**AVAILABLE DATA:**

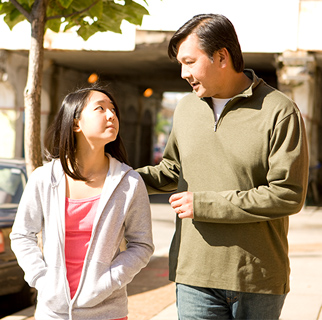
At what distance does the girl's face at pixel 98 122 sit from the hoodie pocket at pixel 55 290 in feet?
1.87

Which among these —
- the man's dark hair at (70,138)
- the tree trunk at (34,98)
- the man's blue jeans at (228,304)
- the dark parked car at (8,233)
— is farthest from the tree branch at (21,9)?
the man's blue jeans at (228,304)

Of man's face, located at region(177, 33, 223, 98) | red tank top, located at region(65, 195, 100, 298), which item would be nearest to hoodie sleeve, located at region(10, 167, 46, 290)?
red tank top, located at region(65, 195, 100, 298)

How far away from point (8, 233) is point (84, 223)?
309 centimetres

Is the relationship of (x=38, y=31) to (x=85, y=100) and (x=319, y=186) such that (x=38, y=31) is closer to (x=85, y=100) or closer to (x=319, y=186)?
(x=85, y=100)

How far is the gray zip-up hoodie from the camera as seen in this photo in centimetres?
253

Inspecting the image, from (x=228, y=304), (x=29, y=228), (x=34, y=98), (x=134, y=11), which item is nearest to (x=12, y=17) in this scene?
(x=34, y=98)

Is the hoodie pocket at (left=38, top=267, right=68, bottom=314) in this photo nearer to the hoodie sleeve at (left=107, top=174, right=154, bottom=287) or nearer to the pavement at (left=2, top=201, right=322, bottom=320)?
the hoodie sleeve at (left=107, top=174, right=154, bottom=287)

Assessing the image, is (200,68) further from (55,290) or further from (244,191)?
(55,290)

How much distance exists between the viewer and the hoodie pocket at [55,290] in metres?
2.53

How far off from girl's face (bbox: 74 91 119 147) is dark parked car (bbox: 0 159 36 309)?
2.98 meters

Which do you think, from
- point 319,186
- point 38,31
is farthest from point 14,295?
point 319,186

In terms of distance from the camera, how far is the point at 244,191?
8.16 feet

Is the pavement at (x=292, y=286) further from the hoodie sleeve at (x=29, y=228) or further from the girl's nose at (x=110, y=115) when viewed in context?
the girl's nose at (x=110, y=115)

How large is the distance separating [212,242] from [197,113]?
0.56 m
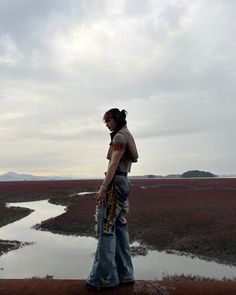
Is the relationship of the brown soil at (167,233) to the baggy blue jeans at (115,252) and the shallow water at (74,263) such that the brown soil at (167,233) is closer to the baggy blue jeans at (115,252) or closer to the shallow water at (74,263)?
the baggy blue jeans at (115,252)

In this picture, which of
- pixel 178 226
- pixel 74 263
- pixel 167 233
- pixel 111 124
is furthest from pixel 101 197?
pixel 178 226

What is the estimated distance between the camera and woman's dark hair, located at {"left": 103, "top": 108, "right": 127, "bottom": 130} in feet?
16.7

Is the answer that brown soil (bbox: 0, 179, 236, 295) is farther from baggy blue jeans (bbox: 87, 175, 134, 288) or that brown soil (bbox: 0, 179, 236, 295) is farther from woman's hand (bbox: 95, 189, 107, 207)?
woman's hand (bbox: 95, 189, 107, 207)

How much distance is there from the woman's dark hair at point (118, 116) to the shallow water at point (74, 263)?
9063 mm

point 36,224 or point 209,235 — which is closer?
point 209,235

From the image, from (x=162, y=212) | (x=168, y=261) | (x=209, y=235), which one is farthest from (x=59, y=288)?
(x=162, y=212)

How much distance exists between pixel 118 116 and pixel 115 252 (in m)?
1.59

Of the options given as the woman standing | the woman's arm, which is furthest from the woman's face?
the woman's arm

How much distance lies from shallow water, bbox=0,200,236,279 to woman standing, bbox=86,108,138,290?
852 cm

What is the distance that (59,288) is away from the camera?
4.58 metres

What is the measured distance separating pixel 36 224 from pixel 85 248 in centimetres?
868

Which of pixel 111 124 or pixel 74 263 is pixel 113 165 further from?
pixel 74 263

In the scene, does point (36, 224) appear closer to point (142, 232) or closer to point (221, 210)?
point (142, 232)

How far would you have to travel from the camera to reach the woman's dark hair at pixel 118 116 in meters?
5.09
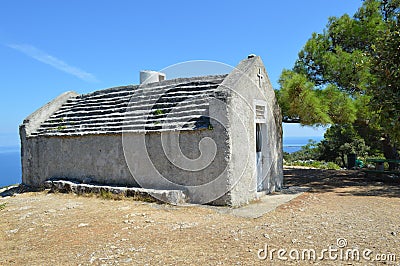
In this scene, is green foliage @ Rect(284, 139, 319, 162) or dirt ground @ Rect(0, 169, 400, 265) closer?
dirt ground @ Rect(0, 169, 400, 265)

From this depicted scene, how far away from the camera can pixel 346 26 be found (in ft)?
46.3

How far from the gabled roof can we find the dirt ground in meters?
2.50

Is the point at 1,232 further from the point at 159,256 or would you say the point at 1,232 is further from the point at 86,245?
the point at 159,256

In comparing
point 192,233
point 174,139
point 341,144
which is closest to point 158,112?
point 174,139

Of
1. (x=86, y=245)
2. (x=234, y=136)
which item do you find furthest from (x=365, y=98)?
(x=86, y=245)

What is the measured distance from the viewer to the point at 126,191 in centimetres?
938

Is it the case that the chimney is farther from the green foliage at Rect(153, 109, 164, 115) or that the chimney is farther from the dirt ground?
the dirt ground

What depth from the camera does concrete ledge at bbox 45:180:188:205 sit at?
28.4 ft

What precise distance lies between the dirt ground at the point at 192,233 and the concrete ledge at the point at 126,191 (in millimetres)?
336

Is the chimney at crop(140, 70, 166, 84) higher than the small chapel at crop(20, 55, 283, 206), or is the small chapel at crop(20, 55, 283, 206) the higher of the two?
the chimney at crop(140, 70, 166, 84)

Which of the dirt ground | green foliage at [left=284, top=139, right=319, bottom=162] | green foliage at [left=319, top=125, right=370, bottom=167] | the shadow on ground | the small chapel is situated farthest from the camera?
green foliage at [left=284, top=139, right=319, bottom=162]

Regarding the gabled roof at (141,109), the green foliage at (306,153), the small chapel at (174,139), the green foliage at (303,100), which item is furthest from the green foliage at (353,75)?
the green foliage at (306,153)

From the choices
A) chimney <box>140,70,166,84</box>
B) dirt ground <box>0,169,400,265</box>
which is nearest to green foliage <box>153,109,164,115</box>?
dirt ground <box>0,169,400,265</box>

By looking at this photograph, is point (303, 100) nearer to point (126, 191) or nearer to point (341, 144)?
point (126, 191)
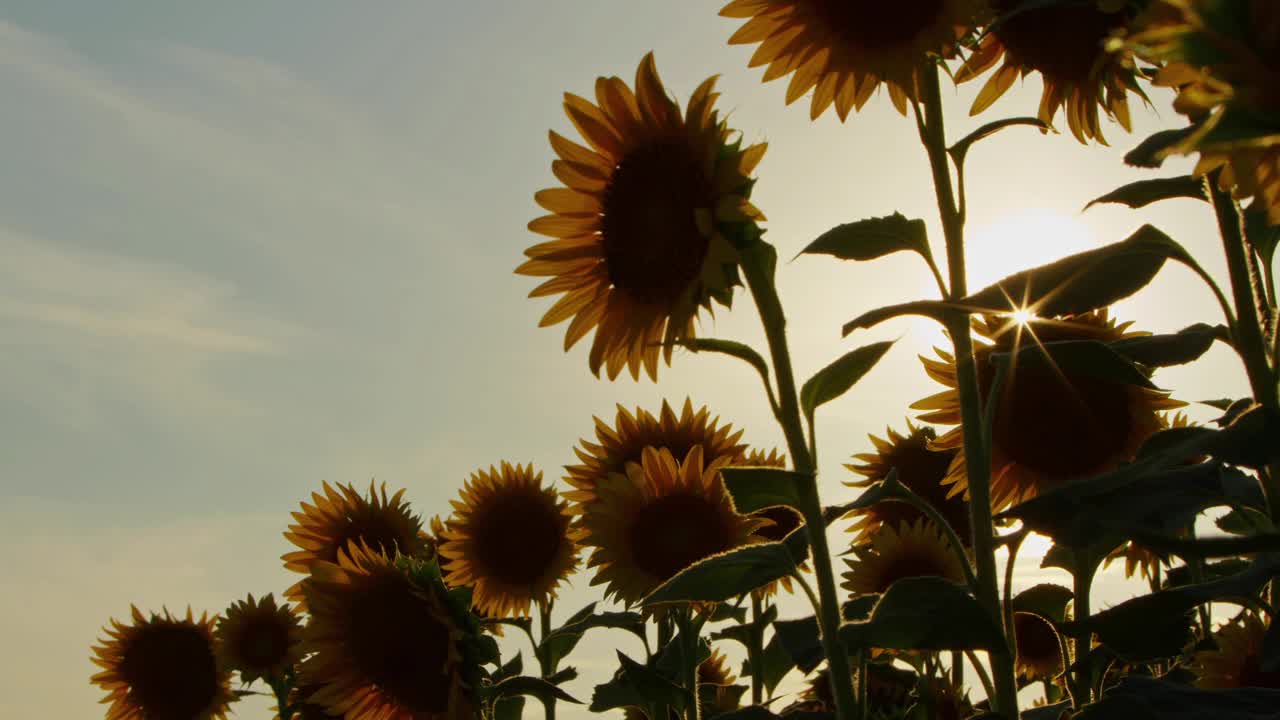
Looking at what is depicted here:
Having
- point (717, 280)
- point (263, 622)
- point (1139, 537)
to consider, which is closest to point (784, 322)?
point (717, 280)

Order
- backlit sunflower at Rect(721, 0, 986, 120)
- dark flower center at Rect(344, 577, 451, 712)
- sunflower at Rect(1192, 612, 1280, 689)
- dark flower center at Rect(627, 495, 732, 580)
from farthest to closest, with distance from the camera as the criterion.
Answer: dark flower center at Rect(627, 495, 732, 580)
dark flower center at Rect(344, 577, 451, 712)
sunflower at Rect(1192, 612, 1280, 689)
backlit sunflower at Rect(721, 0, 986, 120)

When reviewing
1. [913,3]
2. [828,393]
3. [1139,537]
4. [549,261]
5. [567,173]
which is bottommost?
[1139,537]

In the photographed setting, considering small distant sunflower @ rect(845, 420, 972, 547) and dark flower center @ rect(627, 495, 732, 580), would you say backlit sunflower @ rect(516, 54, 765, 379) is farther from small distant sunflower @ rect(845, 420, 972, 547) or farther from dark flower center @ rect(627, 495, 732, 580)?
small distant sunflower @ rect(845, 420, 972, 547)

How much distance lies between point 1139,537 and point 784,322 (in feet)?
2.79

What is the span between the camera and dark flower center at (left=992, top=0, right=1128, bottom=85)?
9.05 ft

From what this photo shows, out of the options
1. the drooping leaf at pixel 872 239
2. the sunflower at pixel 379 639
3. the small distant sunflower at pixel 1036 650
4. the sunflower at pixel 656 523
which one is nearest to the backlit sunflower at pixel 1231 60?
the drooping leaf at pixel 872 239

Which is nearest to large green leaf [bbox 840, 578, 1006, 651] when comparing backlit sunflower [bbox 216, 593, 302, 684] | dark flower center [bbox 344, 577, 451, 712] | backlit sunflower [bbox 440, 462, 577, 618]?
dark flower center [bbox 344, 577, 451, 712]

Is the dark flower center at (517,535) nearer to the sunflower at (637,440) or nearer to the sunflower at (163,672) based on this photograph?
the sunflower at (637,440)

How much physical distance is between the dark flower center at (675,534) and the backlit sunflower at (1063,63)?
169 cm

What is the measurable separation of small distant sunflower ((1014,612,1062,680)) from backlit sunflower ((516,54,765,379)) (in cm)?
242

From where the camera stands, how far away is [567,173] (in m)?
2.85

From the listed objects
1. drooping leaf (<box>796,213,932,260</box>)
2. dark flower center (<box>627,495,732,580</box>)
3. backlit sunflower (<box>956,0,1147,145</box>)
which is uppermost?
backlit sunflower (<box>956,0,1147,145</box>)

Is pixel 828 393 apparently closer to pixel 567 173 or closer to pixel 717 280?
pixel 717 280

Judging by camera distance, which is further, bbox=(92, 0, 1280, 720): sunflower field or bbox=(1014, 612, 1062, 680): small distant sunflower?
bbox=(1014, 612, 1062, 680): small distant sunflower
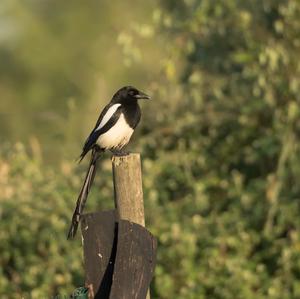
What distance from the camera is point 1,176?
7.60 metres

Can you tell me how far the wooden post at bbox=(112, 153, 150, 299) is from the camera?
3.53 meters

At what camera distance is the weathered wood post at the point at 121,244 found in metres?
3.28

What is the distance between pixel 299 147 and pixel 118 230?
4372 millimetres

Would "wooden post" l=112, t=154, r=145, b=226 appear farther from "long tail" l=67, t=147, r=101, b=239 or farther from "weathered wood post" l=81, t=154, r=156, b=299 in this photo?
"long tail" l=67, t=147, r=101, b=239

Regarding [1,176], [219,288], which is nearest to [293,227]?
[219,288]

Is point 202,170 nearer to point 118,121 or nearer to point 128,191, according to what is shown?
point 118,121

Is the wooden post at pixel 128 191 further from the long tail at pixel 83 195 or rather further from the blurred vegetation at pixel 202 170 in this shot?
the blurred vegetation at pixel 202 170

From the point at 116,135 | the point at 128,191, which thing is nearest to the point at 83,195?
the point at 128,191

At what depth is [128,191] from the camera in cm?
354

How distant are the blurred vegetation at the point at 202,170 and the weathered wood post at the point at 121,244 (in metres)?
3.21

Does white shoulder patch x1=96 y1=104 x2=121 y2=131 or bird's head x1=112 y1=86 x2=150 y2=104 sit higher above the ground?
bird's head x1=112 y1=86 x2=150 y2=104

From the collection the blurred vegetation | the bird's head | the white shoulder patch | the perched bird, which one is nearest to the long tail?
the perched bird

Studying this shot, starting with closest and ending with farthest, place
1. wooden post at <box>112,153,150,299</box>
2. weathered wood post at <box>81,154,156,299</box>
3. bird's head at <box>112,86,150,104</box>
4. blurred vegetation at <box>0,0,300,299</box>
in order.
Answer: weathered wood post at <box>81,154,156,299</box> → wooden post at <box>112,153,150,299</box> → bird's head at <box>112,86,150,104</box> → blurred vegetation at <box>0,0,300,299</box>

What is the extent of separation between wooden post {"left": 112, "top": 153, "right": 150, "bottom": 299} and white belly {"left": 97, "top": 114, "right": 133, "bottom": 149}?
1.72 m
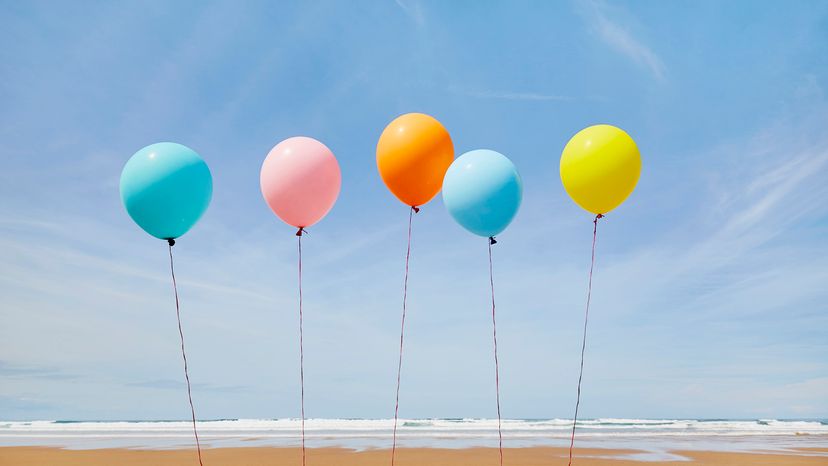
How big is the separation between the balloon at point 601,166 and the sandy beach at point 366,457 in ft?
22.9

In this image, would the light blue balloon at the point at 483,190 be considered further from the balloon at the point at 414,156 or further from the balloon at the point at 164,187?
the balloon at the point at 164,187

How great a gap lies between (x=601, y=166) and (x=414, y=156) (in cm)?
212

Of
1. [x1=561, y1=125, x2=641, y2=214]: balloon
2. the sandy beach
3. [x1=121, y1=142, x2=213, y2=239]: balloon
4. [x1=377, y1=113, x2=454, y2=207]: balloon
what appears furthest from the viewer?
the sandy beach

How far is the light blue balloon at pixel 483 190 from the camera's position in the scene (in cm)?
652

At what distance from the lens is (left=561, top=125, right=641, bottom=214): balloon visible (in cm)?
661

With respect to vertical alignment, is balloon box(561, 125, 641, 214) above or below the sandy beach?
above

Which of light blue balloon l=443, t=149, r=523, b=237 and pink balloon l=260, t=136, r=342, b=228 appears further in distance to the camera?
pink balloon l=260, t=136, r=342, b=228

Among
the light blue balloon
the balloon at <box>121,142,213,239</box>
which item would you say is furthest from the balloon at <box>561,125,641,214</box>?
the balloon at <box>121,142,213,239</box>

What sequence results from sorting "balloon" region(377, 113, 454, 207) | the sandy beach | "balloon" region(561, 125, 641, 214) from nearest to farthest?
"balloon" region(561, 125, 641, 214)
"balloon" region(377, 113, 454, 207)
the sandy beach

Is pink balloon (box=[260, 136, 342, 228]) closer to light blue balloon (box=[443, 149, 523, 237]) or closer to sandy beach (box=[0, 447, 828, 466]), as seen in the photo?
light blue balloon (box=[443, 149, 523, 237])

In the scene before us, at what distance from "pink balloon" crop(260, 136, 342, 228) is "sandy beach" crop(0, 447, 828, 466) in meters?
6.84

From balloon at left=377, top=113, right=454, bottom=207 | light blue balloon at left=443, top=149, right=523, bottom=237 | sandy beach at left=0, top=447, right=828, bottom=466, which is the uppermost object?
balloon at left=377, top=113, right=454, bottom=207

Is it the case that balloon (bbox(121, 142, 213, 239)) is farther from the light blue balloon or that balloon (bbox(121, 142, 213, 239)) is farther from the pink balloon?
the light blue balloon

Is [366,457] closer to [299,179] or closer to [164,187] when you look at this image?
[299,179]
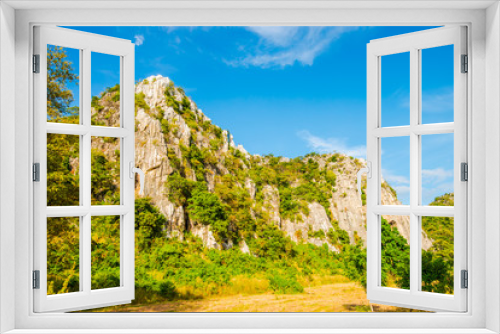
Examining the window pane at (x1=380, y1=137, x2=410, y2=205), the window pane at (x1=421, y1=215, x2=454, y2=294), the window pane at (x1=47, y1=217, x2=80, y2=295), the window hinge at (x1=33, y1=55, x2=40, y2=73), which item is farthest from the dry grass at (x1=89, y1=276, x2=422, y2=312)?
the window hinge at (x1=33, y1=55, x2=40, y2=73)

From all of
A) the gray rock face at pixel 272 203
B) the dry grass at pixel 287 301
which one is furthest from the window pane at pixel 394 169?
the gray rock face at pixel 272 203

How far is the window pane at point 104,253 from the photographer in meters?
4.10

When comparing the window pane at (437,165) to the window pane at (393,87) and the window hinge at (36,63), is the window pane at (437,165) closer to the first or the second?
the window pane at (393,87)

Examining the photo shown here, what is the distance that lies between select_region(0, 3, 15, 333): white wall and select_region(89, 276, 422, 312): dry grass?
294 cm

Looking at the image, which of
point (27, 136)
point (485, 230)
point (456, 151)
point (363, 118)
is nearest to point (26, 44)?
point (27, 136)

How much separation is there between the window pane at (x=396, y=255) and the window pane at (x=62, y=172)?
3.23 m

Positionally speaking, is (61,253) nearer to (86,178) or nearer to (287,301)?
(86,178)

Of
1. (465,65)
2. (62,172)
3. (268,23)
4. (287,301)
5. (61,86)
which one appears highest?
(61,86)

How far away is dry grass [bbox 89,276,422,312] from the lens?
4500 mm

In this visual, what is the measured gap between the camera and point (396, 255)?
140 inches

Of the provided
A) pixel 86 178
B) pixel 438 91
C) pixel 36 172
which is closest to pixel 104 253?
pixel 86 178

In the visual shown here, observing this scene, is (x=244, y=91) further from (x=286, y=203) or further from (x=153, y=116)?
(x=286, y=203)

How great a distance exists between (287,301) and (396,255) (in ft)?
6.15

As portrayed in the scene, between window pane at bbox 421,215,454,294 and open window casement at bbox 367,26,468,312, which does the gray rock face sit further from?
open window casement at bbox 367,26,468,312
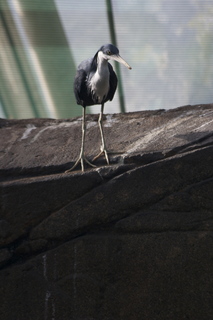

**EXERCISE OBJECTIVE:** Please pull out every line of the entries above that contains the word "such".

**ANSWER TO THIS PROBLEM:**
Is the relationship of (x=38, y=31) to (x=85, y=100) and (x=319, y=186) such that (x=38, y=31) is closer to (x=85, y=100) or closer to (x=319, y=186)?
Is the relationship of the brown soil at (167,233) to the baggy blue jeans at (115,252) and the shallow water at (74,263) such that the brown soil at (167,233) is closer to the baggy blue jeans at (115,252) or closer to the shallow water at (74,263)?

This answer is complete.